I look forward for your answers/

Regards,

Florin


Solution

  • I've discussed with the Amazon Support Center and they gave the following answers:

    "1. This limit is imposed by the EMR Step API (this is on the AWS side), not by YARN or Spark themselves. This is what you see when you look at the cluster properties in the console and navigate to 'Steps' within the cluster details, or make a 'list-steps' call from the CLI. You'll know when you've hit this limit, because when you submit a new step through the step API (either through the console or 'add-steps' call from CLI), you'll get an error stating that there are already 256 steps in a running or pending state, and the step will not be accepted. Therefore, there will not be a record of that step's submission

    1. I'm not sure how to answer this one in exact terms, so I'll just explain how an EMR cluster is going to handle jobs. In a cluster running Hadoop 2.x, YARN (the cluster's resource manager) is responsible for tracking jobs. When a job is submitted to YARN (either via the AWS api as a step or directly to YARN,) YARN will keep track of the submitted jobs and process them as the cluster's scheduler and resources allow.
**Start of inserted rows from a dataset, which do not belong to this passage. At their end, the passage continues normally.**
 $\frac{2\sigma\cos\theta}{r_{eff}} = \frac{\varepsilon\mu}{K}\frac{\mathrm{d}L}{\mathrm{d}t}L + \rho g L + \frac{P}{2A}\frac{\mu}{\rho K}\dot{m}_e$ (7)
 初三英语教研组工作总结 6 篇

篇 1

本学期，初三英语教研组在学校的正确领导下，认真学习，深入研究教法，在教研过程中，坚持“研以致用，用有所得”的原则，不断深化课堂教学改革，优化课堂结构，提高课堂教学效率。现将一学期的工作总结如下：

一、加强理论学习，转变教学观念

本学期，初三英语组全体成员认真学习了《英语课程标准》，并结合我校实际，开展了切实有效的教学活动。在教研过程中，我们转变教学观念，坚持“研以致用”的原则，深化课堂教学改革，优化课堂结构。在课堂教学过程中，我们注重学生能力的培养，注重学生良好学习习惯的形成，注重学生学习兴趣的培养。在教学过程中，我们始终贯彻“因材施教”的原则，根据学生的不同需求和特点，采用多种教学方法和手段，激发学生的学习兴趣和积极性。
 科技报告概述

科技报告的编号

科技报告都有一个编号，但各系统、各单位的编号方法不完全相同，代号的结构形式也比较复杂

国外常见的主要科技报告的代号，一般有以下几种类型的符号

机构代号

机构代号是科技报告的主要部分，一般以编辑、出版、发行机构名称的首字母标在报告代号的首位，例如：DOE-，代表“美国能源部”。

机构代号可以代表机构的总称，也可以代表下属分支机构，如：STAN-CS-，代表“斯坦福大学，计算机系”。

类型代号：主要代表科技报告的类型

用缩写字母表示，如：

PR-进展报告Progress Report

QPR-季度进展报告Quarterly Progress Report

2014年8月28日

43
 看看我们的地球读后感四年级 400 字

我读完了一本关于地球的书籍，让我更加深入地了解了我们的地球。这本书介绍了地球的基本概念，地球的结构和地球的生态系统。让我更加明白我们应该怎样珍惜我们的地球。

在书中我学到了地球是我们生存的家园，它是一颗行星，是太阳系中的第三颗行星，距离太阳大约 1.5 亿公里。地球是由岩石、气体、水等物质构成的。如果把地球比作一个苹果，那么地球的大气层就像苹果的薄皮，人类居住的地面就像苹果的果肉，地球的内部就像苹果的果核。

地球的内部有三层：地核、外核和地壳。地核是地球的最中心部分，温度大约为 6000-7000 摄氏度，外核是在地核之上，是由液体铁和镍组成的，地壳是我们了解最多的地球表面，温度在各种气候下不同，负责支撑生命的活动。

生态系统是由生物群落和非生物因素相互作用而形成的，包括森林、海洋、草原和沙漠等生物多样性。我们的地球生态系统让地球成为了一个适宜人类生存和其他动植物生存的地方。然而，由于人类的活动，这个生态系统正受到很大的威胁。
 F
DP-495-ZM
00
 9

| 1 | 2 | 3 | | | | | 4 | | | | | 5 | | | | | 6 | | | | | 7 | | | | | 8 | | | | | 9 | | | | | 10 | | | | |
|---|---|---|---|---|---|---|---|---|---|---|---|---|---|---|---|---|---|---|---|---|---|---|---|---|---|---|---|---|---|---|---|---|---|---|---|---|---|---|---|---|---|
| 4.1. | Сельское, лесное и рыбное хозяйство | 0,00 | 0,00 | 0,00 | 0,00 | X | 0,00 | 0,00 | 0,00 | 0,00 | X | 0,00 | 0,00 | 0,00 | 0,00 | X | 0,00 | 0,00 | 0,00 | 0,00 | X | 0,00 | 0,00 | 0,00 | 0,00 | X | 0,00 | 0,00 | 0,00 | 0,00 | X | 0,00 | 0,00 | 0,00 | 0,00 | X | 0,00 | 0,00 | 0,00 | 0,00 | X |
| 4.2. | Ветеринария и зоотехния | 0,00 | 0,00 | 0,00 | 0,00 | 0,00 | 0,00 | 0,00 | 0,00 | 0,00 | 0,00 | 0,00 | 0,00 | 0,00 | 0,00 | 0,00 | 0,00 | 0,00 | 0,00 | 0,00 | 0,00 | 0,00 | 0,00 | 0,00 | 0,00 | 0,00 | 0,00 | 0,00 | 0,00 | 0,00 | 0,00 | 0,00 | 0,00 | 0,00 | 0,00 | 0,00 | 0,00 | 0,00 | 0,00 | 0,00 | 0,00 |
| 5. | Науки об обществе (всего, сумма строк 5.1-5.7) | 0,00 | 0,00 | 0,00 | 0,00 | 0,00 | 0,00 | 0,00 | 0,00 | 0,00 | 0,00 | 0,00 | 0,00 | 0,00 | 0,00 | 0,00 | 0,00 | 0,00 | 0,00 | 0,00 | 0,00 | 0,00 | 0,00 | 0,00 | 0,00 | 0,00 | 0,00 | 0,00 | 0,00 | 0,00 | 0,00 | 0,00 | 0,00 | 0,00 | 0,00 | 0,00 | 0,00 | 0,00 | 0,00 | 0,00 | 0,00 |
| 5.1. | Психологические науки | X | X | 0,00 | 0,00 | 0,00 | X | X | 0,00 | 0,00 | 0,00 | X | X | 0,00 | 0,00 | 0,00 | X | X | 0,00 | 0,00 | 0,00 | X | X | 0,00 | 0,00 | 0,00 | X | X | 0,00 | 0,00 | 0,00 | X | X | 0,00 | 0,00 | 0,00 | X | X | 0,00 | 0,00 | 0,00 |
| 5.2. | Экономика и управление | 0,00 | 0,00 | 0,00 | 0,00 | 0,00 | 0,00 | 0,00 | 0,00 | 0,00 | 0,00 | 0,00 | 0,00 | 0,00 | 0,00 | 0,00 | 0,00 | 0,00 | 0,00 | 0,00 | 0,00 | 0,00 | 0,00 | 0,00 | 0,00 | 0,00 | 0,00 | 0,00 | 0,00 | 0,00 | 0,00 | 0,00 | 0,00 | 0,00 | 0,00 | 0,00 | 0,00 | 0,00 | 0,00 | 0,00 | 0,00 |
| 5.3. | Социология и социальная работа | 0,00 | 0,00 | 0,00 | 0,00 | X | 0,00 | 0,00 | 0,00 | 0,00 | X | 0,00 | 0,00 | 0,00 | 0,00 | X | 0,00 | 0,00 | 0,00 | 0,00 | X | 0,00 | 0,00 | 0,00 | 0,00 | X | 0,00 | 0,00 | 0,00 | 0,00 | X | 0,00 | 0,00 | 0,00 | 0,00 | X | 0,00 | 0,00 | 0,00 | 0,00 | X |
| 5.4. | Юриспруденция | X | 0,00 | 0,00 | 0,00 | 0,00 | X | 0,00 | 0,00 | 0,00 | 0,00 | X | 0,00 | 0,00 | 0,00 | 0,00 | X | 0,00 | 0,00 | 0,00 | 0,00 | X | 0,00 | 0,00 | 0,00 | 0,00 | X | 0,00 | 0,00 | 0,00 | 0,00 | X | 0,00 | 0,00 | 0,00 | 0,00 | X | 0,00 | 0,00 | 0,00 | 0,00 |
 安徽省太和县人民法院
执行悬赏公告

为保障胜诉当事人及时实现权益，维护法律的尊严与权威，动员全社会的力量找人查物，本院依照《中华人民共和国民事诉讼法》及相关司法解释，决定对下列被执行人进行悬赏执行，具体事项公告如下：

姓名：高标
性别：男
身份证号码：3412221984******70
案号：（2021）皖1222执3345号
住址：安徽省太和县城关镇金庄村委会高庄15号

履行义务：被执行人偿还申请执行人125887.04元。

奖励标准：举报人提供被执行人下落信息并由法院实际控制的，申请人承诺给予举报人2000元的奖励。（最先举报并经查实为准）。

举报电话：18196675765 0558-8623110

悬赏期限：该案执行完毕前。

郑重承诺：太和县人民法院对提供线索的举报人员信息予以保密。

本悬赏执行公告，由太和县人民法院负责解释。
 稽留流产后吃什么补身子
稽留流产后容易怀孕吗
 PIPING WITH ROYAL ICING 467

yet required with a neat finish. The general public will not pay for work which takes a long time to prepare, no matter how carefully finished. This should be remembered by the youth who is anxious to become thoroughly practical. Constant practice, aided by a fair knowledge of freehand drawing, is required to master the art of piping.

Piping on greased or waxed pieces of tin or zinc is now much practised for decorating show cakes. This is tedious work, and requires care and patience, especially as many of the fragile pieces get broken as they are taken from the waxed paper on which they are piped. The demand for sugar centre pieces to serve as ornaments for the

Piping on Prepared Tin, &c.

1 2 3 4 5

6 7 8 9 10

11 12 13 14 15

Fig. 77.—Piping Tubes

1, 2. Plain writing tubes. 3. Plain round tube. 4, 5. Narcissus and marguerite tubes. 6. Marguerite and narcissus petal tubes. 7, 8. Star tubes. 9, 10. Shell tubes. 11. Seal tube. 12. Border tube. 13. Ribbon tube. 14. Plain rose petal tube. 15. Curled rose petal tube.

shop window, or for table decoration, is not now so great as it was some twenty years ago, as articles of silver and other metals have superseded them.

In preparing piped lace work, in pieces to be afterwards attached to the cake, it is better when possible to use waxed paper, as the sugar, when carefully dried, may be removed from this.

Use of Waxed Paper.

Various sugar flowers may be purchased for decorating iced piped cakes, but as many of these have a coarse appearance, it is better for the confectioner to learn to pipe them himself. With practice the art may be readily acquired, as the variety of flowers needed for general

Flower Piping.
The step API is just an abstraction layer that lets you leverage the AWS API to submit jobs to YARN without directly accessing the cluster, using the EMR service endpoint instead. When the request is received at the step API, that information is collected by a daemon on the cluster called the 'instance-controller', and passed to YARN as a job submission. Step submissions can be seen in the console in the cluster's details on the 'Steps' tab, and YARN jobs can be seen by accessing the cluster's shell and running 'yarn application -list -appStates ALL'. Jobs are processed by order of submission and/or priority, based on the configuration of the YARN scheduler being used.

    2. The cluster will track each job for the life of the cluster.

    3. Again, I want to clarify that the limit is specific to jobs submitted via the EMR Step API; jobs can still be submitted directly to YARN via its own API if you want, and you can access both the list of pending/active steps and YARN jobs separately.

    YARN has a huge capacity for storing and managing information; the step API's limits have to do with the storage layers that keep persistent information about the cluster's configuration on the EMR back-end."

    My resume, confirmed by the AWS support team:

    • 256 jobs limit is posed by the EMR jobs API and it is a HARD limit.

    • As a client, when I'll reach the limit, I'll get an exception that this limit is already reached and all the step submissions will be rejected.

    • When this limit is reached, it is still possible to submit jobs via YARN client.

    I hope these will help others that have these questions.